As a mother of a teenager, you probably know this: no matter what you say, none of it seems to get through to your offspring. You get monosyllabic answers, bored facial expressions, annoyed eye rolls – if anything. Maybe you already have the feeling that you are air. Namely this stuffy kind of air that everyone avoids.

The good news: If your teen isn’t listening to you properly, it’s not necessarily your conversational style, it’s not your fault. But it has to do with changes in the brain.

The brain devalues ​​the mother’s voice

From the age of 13, the brain no longer judges the mother’s voice as particularly rewarding – and attaches less importance to it. Scientists at the Stanford School of Medicine found this out.

In your study they compared the brain scans of children up to 12 years old with those of 13 to 16 year olds. The result was clear and should allow many mothers to breathe a sigh of relief because it explains their subjective feelings. (Fathers are not included in this study.)

While the mother’s voice still triggers reactions in the reward center in children’s brains, the teenage brain attaches greater importance to unfamiliar voices.The scientists let mothers speak nonsense words, i.e. tell nonsense, and then strangers.
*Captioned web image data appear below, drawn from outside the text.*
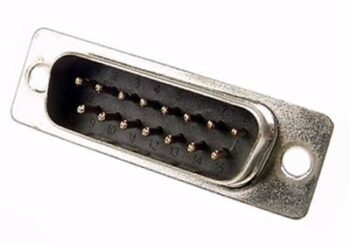 DB15M CONECTOR DB MACHO 15 CONT 2 FILAS p/CABLE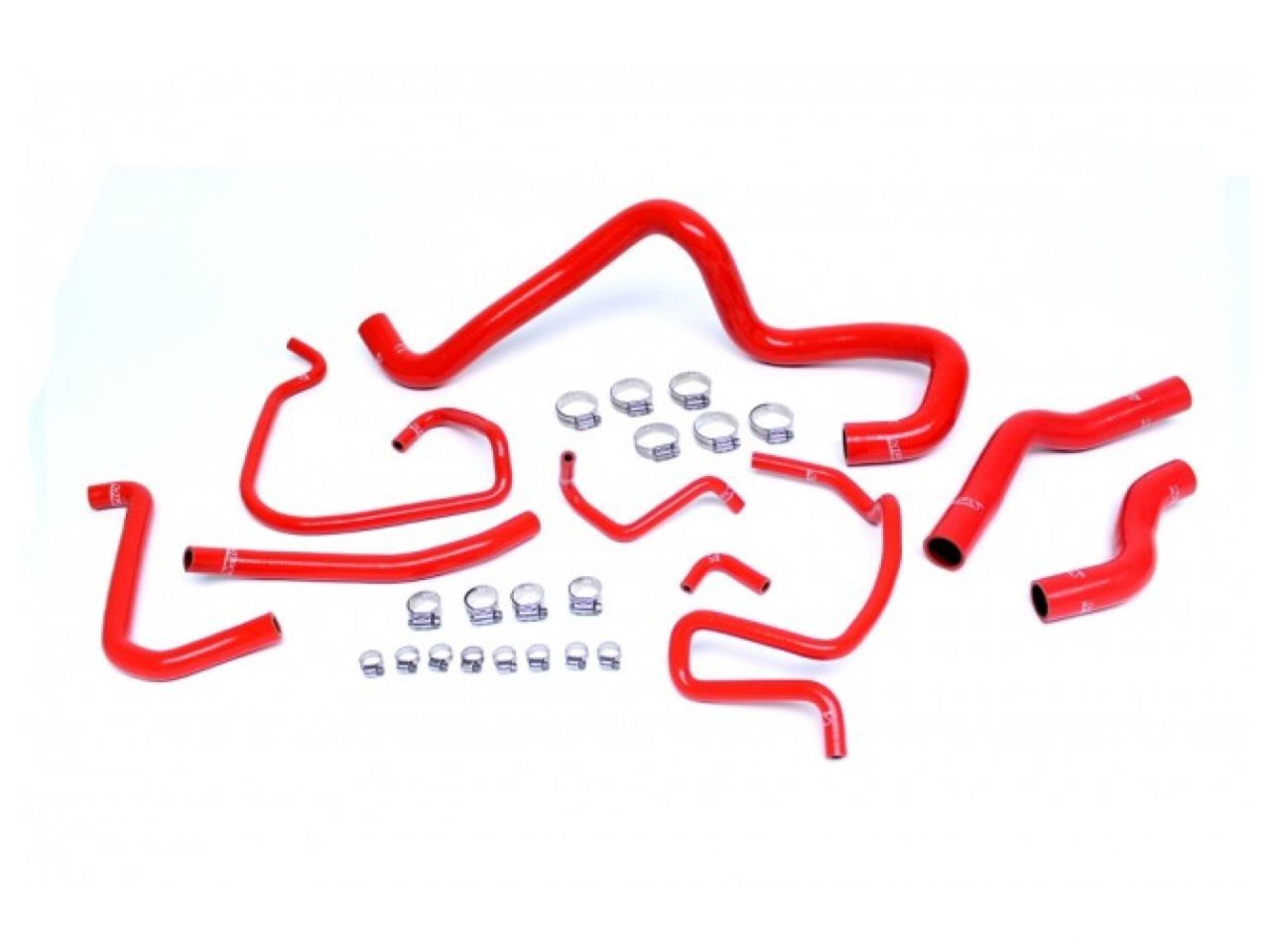 HPS Reinforced Red Silicone Radiator Hose Kit Coolant Mazda 06-14 Miata 2.0L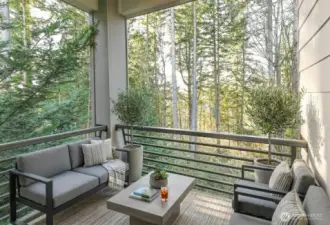 *Virtually Staged* Private rear deck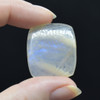 Natural Large Rainbow Moonstone Semi-precious Rectangular Gemstone Cabochons  - 1 Count  - 9 Options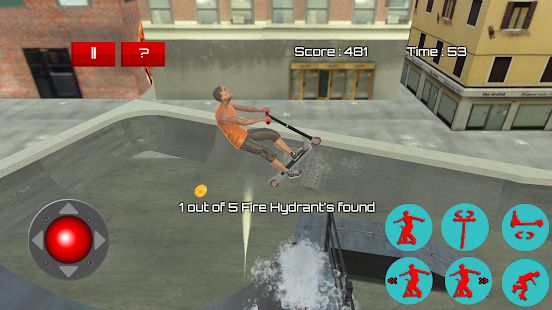 Скачать взломанную Freestyle Scooter Xtreme (Много денег) версия 1.0 apk на Андроид
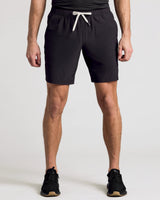 9" Black Active Quick Dry Shorts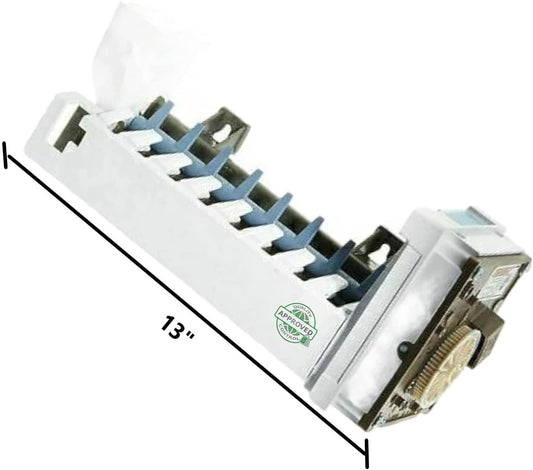 GlobPro WPW10300024 Fridge Icemaker 13" length Approx. Replacement for and compatible with Maytag Kenmore/Sears Whirlpool Jenn-Air Heavy DUTY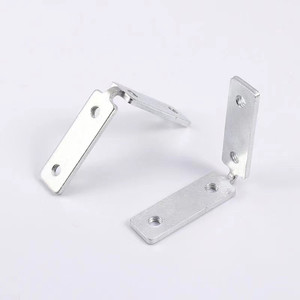 Support d'angle en aluminium Xiang Haotai à 4 trous en forme de L, connecteur renforcé pour meubles et armoires - Product Image 1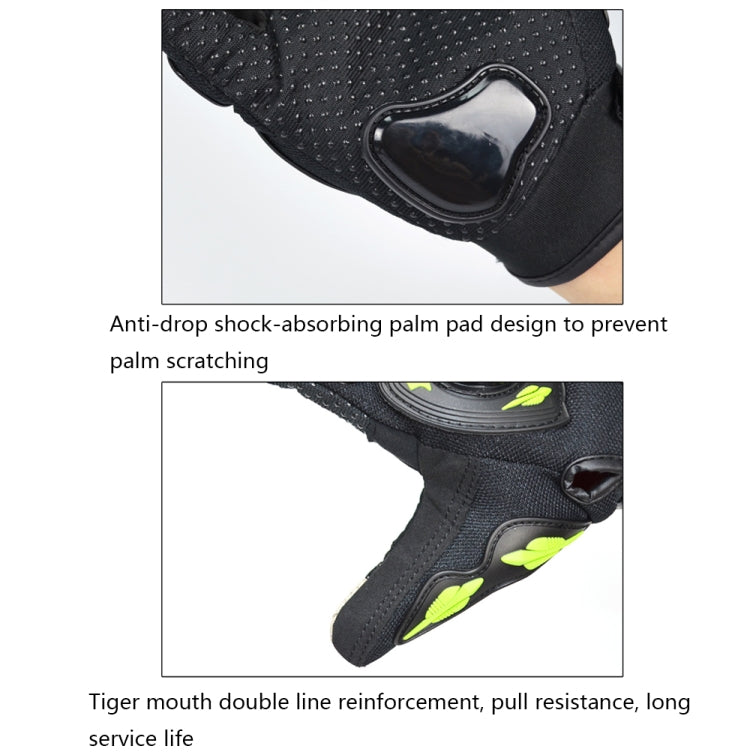 MOTOCENTRIC 13-MC-010 Touch Screen Motorcycle Breathable Gloves, M, L, XL, XXL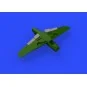 Bf 109F landing flaps for Eduard, 1/48 - Eduard Accessories 648291
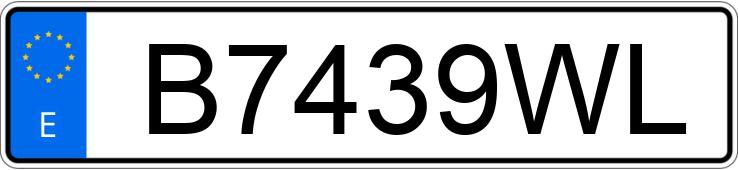 Numer rejestracyjny B7439WL posiada SEAT CORDOBA Numer rejestracyjny B7439WL posiada SEAT CORDOBA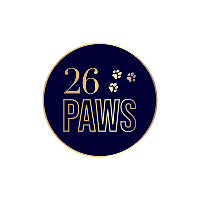 26 Paws logo – pet brand collaboration with Angus and Layla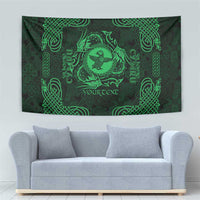 Personalized Pembrokeshire Sir Benfro Tapestry Green Puffin Celtic-inspired - Wonder Print Shop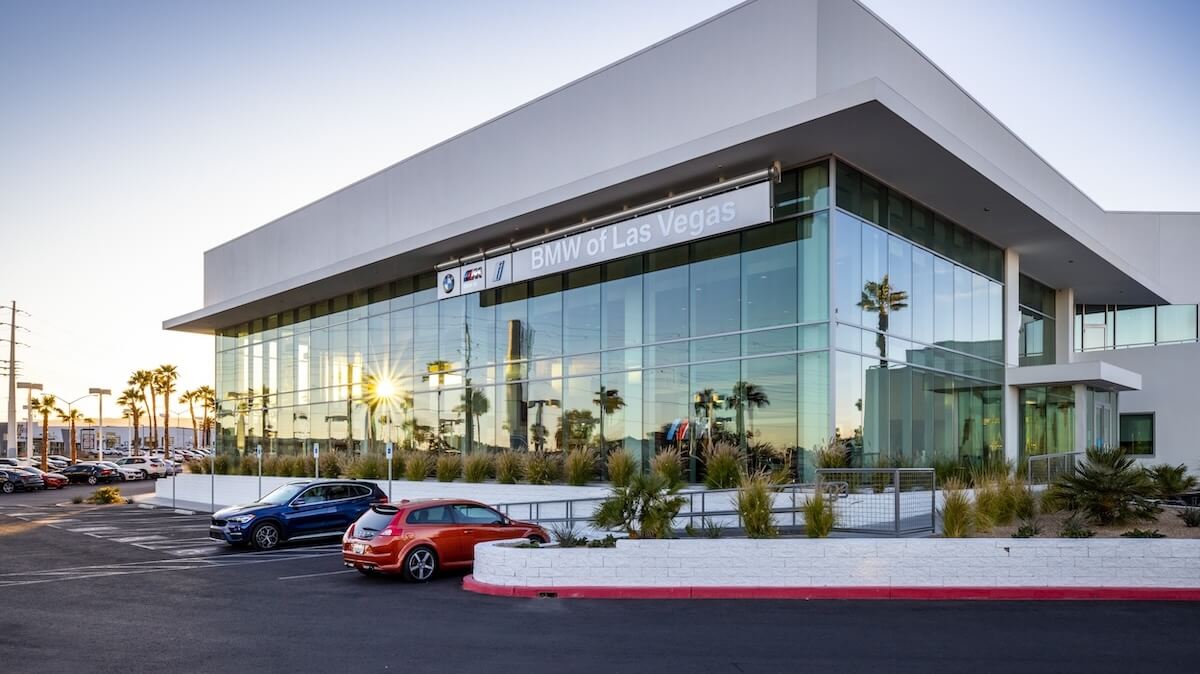 Exterior view of BMW of Las Vegas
The teenage brain was more interested in the nonsense the alien voices were telling. Teenage brain reward circuits and the centers that prioritize important stimuli are more activated by unfamiliar stimuli than by the mothers.

It is only a study with a small number of 46 participants. Nevertheless, the trend that it reveals is exciting. After all, the neurobiologists were able to read the age of the participants solely from the brain scans and the reactions to the mother’s voice.

The brain helps teens leave the nest

“Just as an infant adjusts to the voice of its mother, adolescents know how to adapt to new voices,” says study leader Daniel Abrams. “Your mind becomes increasingly sensitive to and drawn to unfamiliar voices.”

From a biological point of view, this makes sense in order to break away from the parental home and build up your own social contacts. The brain prepares youngsters to leave the nest.

“If teenagers seem to rebel at not listening to their parents, it’s because they’re predisposed to pay more attention to voices outside the home.”says co-author Vinod Menon.

In short, teenagers stop listening to their mothers by the age of 13. This is not to be taken personally and is what nature intended. Well, lucky. The more frustrating side of it: since it’s for neurobiological reasons, listening isn’t necessarily going to improve any time soon. So it only helps to stay focused and persevere despite everything.